RV volume calculation using MRI after repair of tetralogy of Fallot has been previously reported.11,13 Volumetry by angiocardiography and MRI showed similar relations between PRF and RVEDV, as well as RVEF (figs 4 and 5). Additionally, we found a good correlation between RV volume as measured by angiocardiography and MRI. Therefore, despite the methodological uncertainties of angiocardiographic volumetry of abnormally shaped ventricles, there is a clinically sufficient accordance of both methods.

The degree of pulmonary insufficiency was quantified by x ray densitometry. The accuracy of this technique has been verified by electromagnetic flow measurement in an animal model.9 A good correlation between PRF measured by densitometry and by MRI shows the good quality of both techniques.

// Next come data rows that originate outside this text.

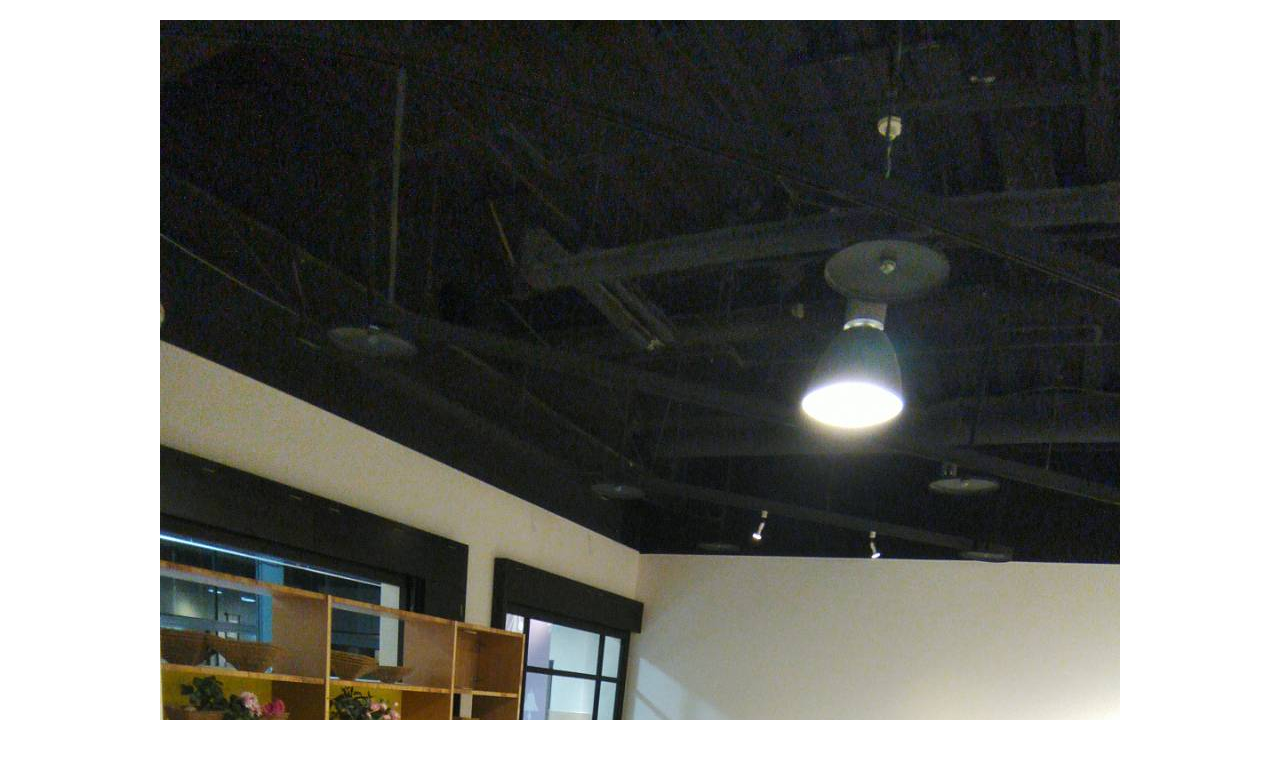

--- FILE ---
content_type: text/html; charset=utf-8
request_url: http://www.fuji21.co.jp/blog/diary.cgi?mode=image&upfile=351-4.jpg
body_size: 1144
content:
<?xml version="1.0" encoding="utf-8" ?>
<!DOCTYPE html PUBLIC "-//W3C//DTD XHTML 1.0 Strict//EN" "http://www.w3.org/TR/xhtml1/DTD/xhtml1-strict.dtd">
<html xmlns="http://www.w3.org/1999/xhtml" xml:lang="ja" lang="ja">
<head>
<meta http-equiv="Content-Type" content="text/html; charset=utf-8" />
<meta http-equiv="Content-Style-Type" content="text/css" />
<meta http-equiv="Content-Script-Type" content="text/javascript" />
<title>351-4.jpg</title>
<style type="text/css">

* {
	margin: 0px;
	padding: 0px;

	font-size: 13px;
	font-style: normal;
	font-family: 'ＭＳ Ｐゴシック', 'MS UI Gothic', Osaka, sans-serif;
	text-align: center;
}

body {
	background-color: #FFFFFF;
}
h1 {
	display: none;
}

ul {
	margin: 20px;

	list-style-type: none;
}
li {
	color: #000000;
}

a {
	color: #0000CC;

	text-decoration: underline;
}

div#container {
	margin: 20px;
}

</style>
</head>
<body>
<div id="container">
	<h1>351-4.jpg</h1>
	<p><img src="./data/upfile/351-4.jpg" alt="351-4.jpg" width="960" height="1706" /></p>
	<ul>
		<li><a href="javascript:history.back();">前のページへ戻る</a></li>
	</ul>
</div>
</body>
</html>
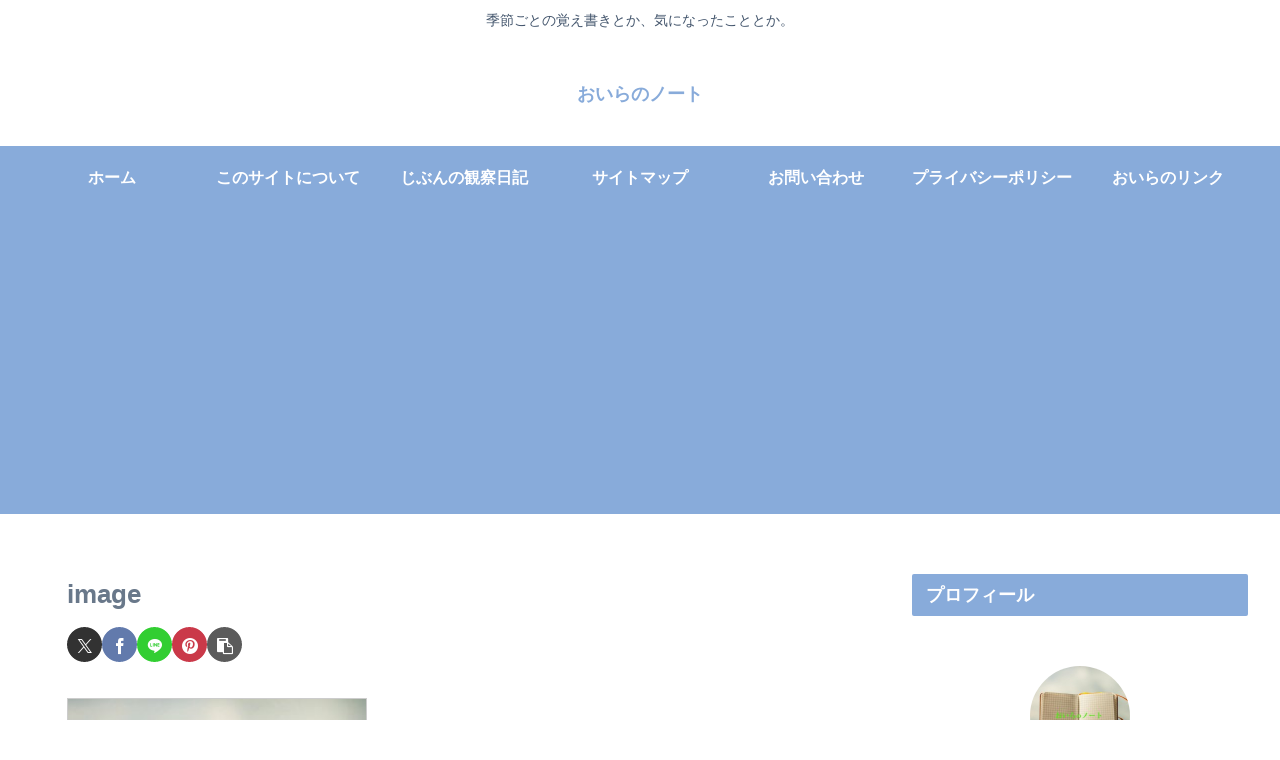

--- FILE ---
content_type: text/html; charset=utf-8
request_url: https://www.google.com/recaptcha/api2/aframe
body_size: 267
content:
<!DOCTYPE HTML><html><head><meta http-equiv="content-type" content="text/html; charset=UTF-8"></head><body><script nonce="CCnJhLLZNZJQsqLyd66yJA">/** Anti-fraud and anti-abuse applications only. See google.com/recaptcha */ try{var clients={'sodar':'https://pagead2.googlesyndication.com/pagead/sodar?'};window.addEventListener("message",function(a){try{if(a.source===window.parent){var b=JSON.parse(a.data);var c=clients[b['id']];if(c){var d=document.createElement('img');d.src=c+b['params']+'&rc='+(localStorage.getItem("rc::a")?sessionStorage.getItem("rc::b"):"");window.document.body.appendChild(d);sessionStorage.setItem("rc::e",parseInt(sessionStorage.getItem("rc::e")||0)+1);localStorage.setItem("rc::h",'1769549403769');}}}catch(b){}});window.parent.postMessage("_grecaptcha_ready", "*");}catch(b){}</script></body></html>

--- FILE ---
content_type: application/javascript; charset=utf-8;
request_url: https://dalc.valuecommerce.com/app3?p=886554357&_s=https%3A%2F%2Foira-note.com%2Fimage%2F&vf=iVBORw0KGgoAAAANSUhEUgAAAAMAAAADCAYAAABWKLW%2FAAAAMElEQVQYV2NkFGP4n5Gsx%2FCx%2FRIDY7kG83%2Bx%2BmsMtY81GBhzubr%2BzzyXxWCowcMAAAWnDSd49ny3AAAAAElFTkSuQmCC
body_size: 2118
content:
vc_linkswitch_callback({"t":"69792e5a","r":"aXkuWgANr4EDjafZCooD7AqKBtT-ig","ub":"aXkuWgAAdygDjafZCooBbQqKBtj0Nw%3D%3D","vcid":"BCGEHFMVRCji1jLV2KbPtiOVLsWoi8KHTi8a8aTV5kI","vcpub":"0.896897","7netshopping.jp":{"a":"2602201","m":"2993472","g":"d98a10608a"},"honto.jp/ebook":{"a":"2699886","m":"3198763","g":"b54266e4b5","sp":"partnerid%3D02vcnew%26cid%3Deu_eb_af_vc"},"honto.jp":{"a":"2684806","m":"2340879","g":"dc453baaa0","sp":"partnerid%3D02vc01"},"ebookjapan.yahoo.co.jp":{"a":"2349414","m":"2103493","g":"3239836a9e","sp":"dealerid%3D40001"},"p":886554357,"paypaymall.yahoo.co.jp":{"a":"2695956","m":"2201292","g":"8807fd358a"},"s":3525313,"papy.co.jp/vcdummy":{"a":"2302765","m":"2433833","g":"520d1fa096","sp":"ref%3Dvc"},"mini-shopping.yahoo.co.jp":{"a":"2695956","m":"2201292","g":"8807fd358a"},"bookwalker.jp":{"a":"2881505","m":"3024140","g":"3069eca38a"},"www.bk1.jp":{"a":"2684806","m":"2340879","g":"dc453baaa0","sp":"partnerid%3D02vc01"},"shopping.geocities.jp":{"a":"2695956","m":"2201292","g":"8807fd358a"},"lohaco.jp":{"a":"2686782","m":"2994932","g":"5ac06e718a"},"7net.omni7.jp":{"a":"2602201","m":"2993472","g":"d98a10608a"},"shopping.yahoo.co.jp":{"a":"2695956","m":"2201292","g":"8807fd358a"},"www.ja-town.com":{"a":"2425371","m":"2130357","g":"10868e9d8a"},"www.amazon.co.jp":{"a":"2614000","m":"2366370","g":"3ef75c8caa","sp":"tag%3Dvc-22%26linkCode%3Dure"},"hands.net":{"a":"2505928","m":"2288842","g":"5ec97f6b8a"},"cotta.jp":{"a":"2472985","m":"2751799","g":"1013bd3d8a"},"lb-test02.bookwalker.jp":{"a":"2881505","m":"3024140","g":"3069eca38a"},"approach.yahoo.co.jp":{"a":"2695956","m":"2201292","g":"8807fd358a"},"www.omni7.jp":{"a":"2602201","m":"2993472","g":"d98a10608a"},"paypaystep.yahoo.co.jp":{"a":"2695956","m":"2201292","g":"8807fd358a"},"kinokuniya.co.jp":{"a":"2118836","m":"2195689","g":"d2431c0b8a"},"renta.papy.co.jp/renta/sc/frm/item":{"a":"2302765","m":"2433833","g":"520d1fa096","sp":"ref%3Dvc"},"tabelog.com":{"a":"2797472","m":"3366797","g":"38ed95138a"},"lohaco.yahoo.co.jp":{"a":"2686782","m":"2994932","g":"5ac06e718a"},"l":4})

We found an overall reduced ejection fraction in our group of patients who had undergone repair of tetralogy of Fallot in comparison with normal values for angiocardiographic and MRI analyses. With increasing volume load caused by pulmonary insufficiency, RVEF decreased. These observations are in accordance with other studies13,14 but contrast in some ways with the findings of Redington and colleagues,4 who did not find a relation between PRF and RVEF in a group of 12 patients. In contrast to our study group only three of their patients had a PRF of more than 30% of stroke volume. It seems that PRF reduces ejection fraction only above a certain threshold.

Ejection fraction is calculated as the ratio of stroke volume to end diastolic volume. In our group of patients we found a reduction in RVEF and an increase in RVEDV as a consequence of volume load (fig 4). This reduction in ejection fraction may partly reflect the increase in RVEDV. Therefore, ejection fraction alone does not seem to be a distinct measure of myocardial performance of volume loaded enlarged ventricles. Progressive deterioration of myocardial function finally results in decreasing stroke volume and as a consequence in increasing RVESV. The end systolic volume should therefore additionally be taken into account in terms of estimating myocardial function of a volume loaded ventricle, as it has the advantage of reflecting both RV enlargement and myocardial function.

We performed a retrospective study and therefore analysed all available data on pulmonary insufficiency and RV volumes obtained by angiocardiography, densitometry, or MRI. No data were excluded from analysis. The lack of data in some patients is caused by the retrospective setting of the study. We tried to maximise homogeneity by excluding patients with double outlet RV, pulmonary atresia, or absent pulmonary valve. Nevertheless, in terms of age at operation, heterogeneity is unavoidable because the surgical policy did change over the past two decades towards primary repair in early infancy. One would expect an influence of age at operation and time of follow up on the amount of pulmonary insufficiency. As we did not find a relation between pulmonary insufficiency and one of these variables we can exclude an impact on the relation between the width of the pulmonary annulus and pulmonary insufficiency. In addition we can exclude an impact of age at operation and time of follow up on RVEF because we did not find any correlation between these variables. PAD was widely scattered in our patient group and hence the group seems to be suitable for that study. The presented data allow the conclusion that a wide enlargement of the pulmonary annulus at repair aggravates pulmonary insufficiency (fig 2) and is not necessary to achieve adequate pressure unloading (fig 3).

Conclusions

Pulmonary regurgitation after repair of tetralogy of Fallot correlates with the postoperative size of the pulmonary annulus and is a closely correlated with RV size. A slight extension of the pulmonary annulus to only the lower second standard deviation—that is, the lowest normal value—is recommended because it results in a decrease of pulmonary regurgitation and is sufficient to achieve adequate RV pressure unloading.

Acknowledgments

This work was presented in part T the XXXV annual general meeting of the Association for European Paediatric Cardiology, Strasbourg, 14–17 June 2000.